Etliche Haken
Ein Rückblick auf die "Causa Möritz"
CDU-Kreisvorstandsmitglied Robert Möritz hat ein rechtsextremes Symbol tätowiert, war Ordner auf einer Neonazidemo und ließ sich mit Mitgliedern einer Naziband fotografieren. Weil das für die Partei zunächst kein Problem war entwickelte sich abermals eine Regierungskrise in Sachsen-Anhalt
Nur Wochen war es her, dass der sachsen-anhaltinische CDU-Landesvorsitzende und Innenminister Holger Stahlknecht mit dem Versuch der Berufung des Polizeigewerkschafters Rainer Wendt zum Staatssekretär im Innenministerium am Widerstand der Koalitionspartner SPD und Bündnis 90/Die Grünen sowie einem noch laufenden Disziplinarverfahren des Landes Nordrhein-Westfalen gegen Wendt scheiterte.
Kaum dass der Bruch der „Kenia-Koalition“ aufgrund dieser Personalstreitigkeit abgewendet war, drohte er bereits Mitte Dezember aufs Neue. Gegenstand war diesmal der neonazistische Hintergrund eines CDU-Kommunalpolitikers. Einem Twitter-Nutzer war aufgefallen, dass auf dem Profilbild des Christdemokraten Robert Möritz ein Abzeichen von Uniter zu sehen ist, jenem Verein, dessen Gründer André S. auch als Administrator des Hannibal-Chat-Netzwerks fungierte. Möritz war zu diesem Zeitpunkt Mitglied im CDU-Kreisverband Anhalt-Bitterfeld und auch Beisitzer in dessen Vorstand. Zudem gehörte er dem sachsen-anhaltinischen „Konservativen Kreis“ an, der für ein Ende der Koalition von CDU, SPD und Grünen und eine von der AfD akzeptierte CDU-Minderheitsregierung eintritt. Ausgehend von Möritz‘ Twitter-Profilbild wurde weiterhin bekannt, dass er am 01. Mai 2011 als Ordner auf einer Neonazi-Demonstration in Halle fungiert hatte und auf einem Arm das Motiv der sogenannten „Schwarzen Sonne“ als Tätowierung trägt, das eine Kombination von drei Hakenkreuzen darstellt und von der SS verwendet wurde. Auch wurden Bilder aus dem Jahr 2014 bekannt, auf denen er mit Mitgliedern der Hallenser Neonazi-Band Barricades posiert.

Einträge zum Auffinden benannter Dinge
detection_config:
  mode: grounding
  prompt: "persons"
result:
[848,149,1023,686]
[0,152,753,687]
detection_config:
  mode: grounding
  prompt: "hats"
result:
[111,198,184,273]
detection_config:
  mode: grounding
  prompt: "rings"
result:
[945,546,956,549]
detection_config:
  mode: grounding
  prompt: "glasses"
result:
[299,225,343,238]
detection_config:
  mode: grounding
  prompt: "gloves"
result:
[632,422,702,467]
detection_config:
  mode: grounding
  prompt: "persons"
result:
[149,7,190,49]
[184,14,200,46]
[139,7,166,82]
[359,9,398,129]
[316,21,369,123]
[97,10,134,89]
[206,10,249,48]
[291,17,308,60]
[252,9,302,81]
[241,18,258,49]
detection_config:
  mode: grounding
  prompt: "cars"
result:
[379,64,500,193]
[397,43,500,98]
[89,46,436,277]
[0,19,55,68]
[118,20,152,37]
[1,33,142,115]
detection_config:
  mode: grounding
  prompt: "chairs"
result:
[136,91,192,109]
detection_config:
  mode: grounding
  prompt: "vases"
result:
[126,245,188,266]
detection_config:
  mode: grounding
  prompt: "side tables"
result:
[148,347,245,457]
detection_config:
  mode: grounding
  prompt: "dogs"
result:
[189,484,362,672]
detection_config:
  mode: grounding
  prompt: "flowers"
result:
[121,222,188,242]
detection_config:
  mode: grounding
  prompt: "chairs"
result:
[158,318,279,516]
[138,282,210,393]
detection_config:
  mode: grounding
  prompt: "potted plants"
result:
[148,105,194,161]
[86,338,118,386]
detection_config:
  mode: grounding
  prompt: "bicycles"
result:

* * *

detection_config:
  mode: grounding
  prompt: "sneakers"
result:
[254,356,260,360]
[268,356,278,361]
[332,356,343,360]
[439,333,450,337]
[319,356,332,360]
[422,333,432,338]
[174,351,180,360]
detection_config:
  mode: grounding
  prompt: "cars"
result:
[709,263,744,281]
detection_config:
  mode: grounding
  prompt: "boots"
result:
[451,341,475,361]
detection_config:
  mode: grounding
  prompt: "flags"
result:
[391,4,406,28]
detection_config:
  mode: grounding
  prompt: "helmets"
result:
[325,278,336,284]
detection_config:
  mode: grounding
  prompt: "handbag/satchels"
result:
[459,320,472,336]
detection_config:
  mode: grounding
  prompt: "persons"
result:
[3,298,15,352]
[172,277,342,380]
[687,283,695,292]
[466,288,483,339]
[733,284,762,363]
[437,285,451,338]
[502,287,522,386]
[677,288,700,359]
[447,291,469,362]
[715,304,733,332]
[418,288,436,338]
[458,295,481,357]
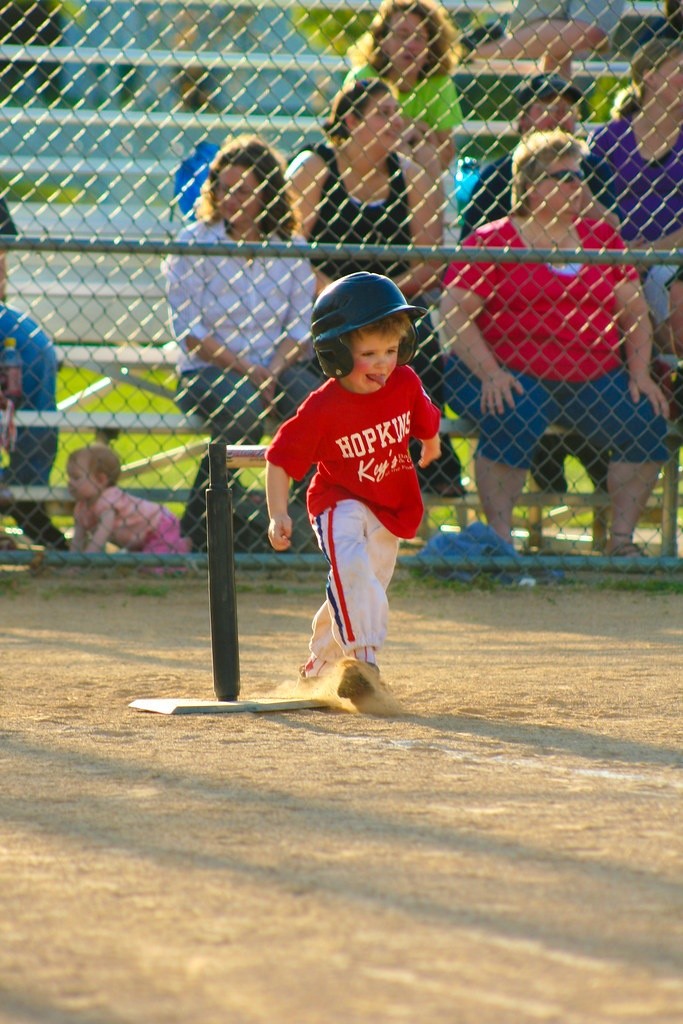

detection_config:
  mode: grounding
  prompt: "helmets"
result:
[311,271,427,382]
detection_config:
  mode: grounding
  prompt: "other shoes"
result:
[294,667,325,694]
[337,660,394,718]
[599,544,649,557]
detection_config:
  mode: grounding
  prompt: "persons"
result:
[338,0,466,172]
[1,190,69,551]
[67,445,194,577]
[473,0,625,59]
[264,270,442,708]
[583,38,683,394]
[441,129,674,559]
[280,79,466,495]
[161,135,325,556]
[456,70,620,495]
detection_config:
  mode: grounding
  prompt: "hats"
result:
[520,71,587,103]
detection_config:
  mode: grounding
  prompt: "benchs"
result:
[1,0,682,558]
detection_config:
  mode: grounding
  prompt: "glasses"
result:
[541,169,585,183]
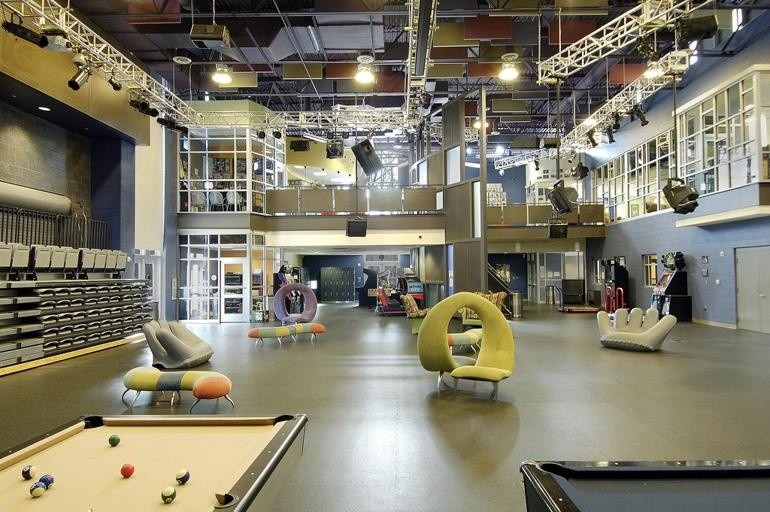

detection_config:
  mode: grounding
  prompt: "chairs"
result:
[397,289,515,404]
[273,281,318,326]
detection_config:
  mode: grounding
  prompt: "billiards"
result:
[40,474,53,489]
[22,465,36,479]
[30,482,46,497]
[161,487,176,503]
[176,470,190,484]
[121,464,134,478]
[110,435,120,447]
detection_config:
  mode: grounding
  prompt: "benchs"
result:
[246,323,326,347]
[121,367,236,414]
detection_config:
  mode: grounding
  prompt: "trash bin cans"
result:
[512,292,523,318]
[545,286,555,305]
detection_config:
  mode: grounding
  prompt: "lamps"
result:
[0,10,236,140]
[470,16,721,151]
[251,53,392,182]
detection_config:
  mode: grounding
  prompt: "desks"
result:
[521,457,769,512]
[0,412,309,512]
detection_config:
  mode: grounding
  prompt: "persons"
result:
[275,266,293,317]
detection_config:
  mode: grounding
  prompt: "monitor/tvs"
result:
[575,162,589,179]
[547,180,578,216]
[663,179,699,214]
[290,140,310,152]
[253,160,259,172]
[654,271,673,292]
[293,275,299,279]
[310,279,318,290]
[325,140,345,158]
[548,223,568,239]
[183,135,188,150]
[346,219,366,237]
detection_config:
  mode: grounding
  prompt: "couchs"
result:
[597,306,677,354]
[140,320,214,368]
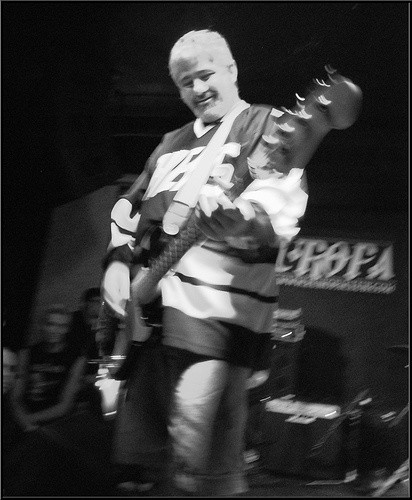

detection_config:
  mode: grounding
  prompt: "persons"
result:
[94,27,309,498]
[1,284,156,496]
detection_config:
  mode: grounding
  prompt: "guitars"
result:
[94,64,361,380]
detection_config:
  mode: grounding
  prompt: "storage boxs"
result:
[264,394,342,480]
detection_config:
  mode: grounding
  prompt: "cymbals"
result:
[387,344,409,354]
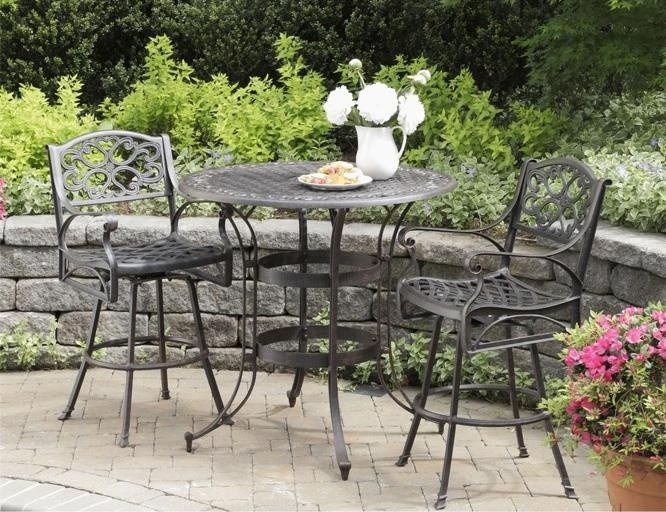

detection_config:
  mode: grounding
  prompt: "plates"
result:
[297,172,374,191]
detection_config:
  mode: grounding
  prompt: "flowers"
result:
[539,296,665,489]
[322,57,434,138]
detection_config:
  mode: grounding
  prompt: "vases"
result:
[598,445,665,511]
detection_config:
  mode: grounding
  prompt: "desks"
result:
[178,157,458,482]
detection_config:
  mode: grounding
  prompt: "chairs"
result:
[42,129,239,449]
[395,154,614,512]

* * *

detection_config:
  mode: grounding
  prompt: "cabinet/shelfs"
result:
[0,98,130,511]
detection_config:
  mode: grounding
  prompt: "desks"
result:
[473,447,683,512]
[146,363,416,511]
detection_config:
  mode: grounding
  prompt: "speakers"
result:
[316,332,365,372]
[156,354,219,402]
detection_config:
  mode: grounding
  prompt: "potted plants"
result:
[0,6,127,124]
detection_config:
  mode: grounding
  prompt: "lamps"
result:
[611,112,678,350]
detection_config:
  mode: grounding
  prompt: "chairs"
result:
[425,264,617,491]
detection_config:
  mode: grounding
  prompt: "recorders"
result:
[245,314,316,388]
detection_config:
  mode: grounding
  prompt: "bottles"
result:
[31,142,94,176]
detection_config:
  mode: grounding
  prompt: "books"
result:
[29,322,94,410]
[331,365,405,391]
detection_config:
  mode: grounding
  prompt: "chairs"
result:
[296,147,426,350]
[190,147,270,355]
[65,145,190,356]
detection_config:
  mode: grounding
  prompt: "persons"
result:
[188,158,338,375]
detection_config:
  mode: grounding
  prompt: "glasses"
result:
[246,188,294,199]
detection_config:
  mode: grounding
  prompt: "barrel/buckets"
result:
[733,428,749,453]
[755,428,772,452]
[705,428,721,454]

- **Aufgaben**
a – Kopieren Sie aus dem Rückblick auf die Causa Möritz den Abschnitt von „CDU-Kreisvorstandsmitglied Robert Möritz“ bis einschließlich „gegen Wendt scheiterte.“ wortgetreu.
b – Führen Sie den Rückblick auf die Causa Möritz im Anschluss an seinen letzten Satz weiter.

- **Die Antworten**
a –
CDU-Kreisvorstandsmitglied Robert Möritz hat ein rechtsextremes Symbol tätowiert, war Ordner auf einer Neonazidemo und ließ sich mit Mitgliedern einer Naziband fotografieren. Weil das für die Partei zunächst kein Problem war entwickelte sich abermals eine Regierungskrise in Sachsen-Anhalt
Nur Wochen war es her, dass der sachsen-anhaltinische CDU-Landesvorsitzende und Innenminister Holger Stahlknecht mit dem Versuch der Berufung des Polizeigewerkschafters Rainer Wendt zum Staatssekretär im Innenministerium am Widerstand der Koalitionspartner SPD und Bündnis 90/Die Grünen sowie einem noch laufenden Disziplinarverfahren des Landes Nordrhein-Westfalen gegen Wendt scheiterte.

b –
Der CDU-Kreisverband Anhalt-Bitterfeld mit Sitz in Köthen nahm Möritz dennoch seinen vorgeblichen Gesinnungswandel ab. Bereits vor einer auf Druck der Landesebene hin für den 13. Dezember einberufenen Sondersitzung erklärte Matthias Egert, Vorsitzender sowohl des Kreisverbandes wie auch des „Konservativen Kreises“: „Ich halte die Vorwürfe für absurd.“ Nachdem Möritz sich in der Sitzung zu seiner Vergangenheit erklärt hatte, sprach ihm der Kreisvorstand sodann einstimmig das Vertrauen aus und bestätigte seine Mitgliedschaft sowohl in der Partei als auch im Kreisvorstand. Am folgenden Sonntag trat Möritz bei Uniter aus. Die Satzung des Vereins sieht einen solchen sofortigen Austritt gar nicht vor, jedoch war dem außerordentlichen Austritt stattgegeben worden, da Möritz mit seiner Austrittserklärung lediglich einem Ausschlussverfahren zuvorgekommen sei, wie Uniter mitteilte. Der Verein dulde keine „extremistischen Einstellungen“.
Möritz war mit seinem Eil-Austritt jedoch nicht allein: Kai Mehliß, CDU-Mitglied aus dem nahegelegenen Bernburg und ebenfalls Angehöriger des „Konservativen Kreises“, trat im Zuge der Enthüllungen um Möritz ebenso unverzüglich bei Uniter aus. Noch am 11. Dezember hatte der Bundeswehr-Reservist in Bernburg einen sogenannten „Security Round Table“ des Vereins organisiert.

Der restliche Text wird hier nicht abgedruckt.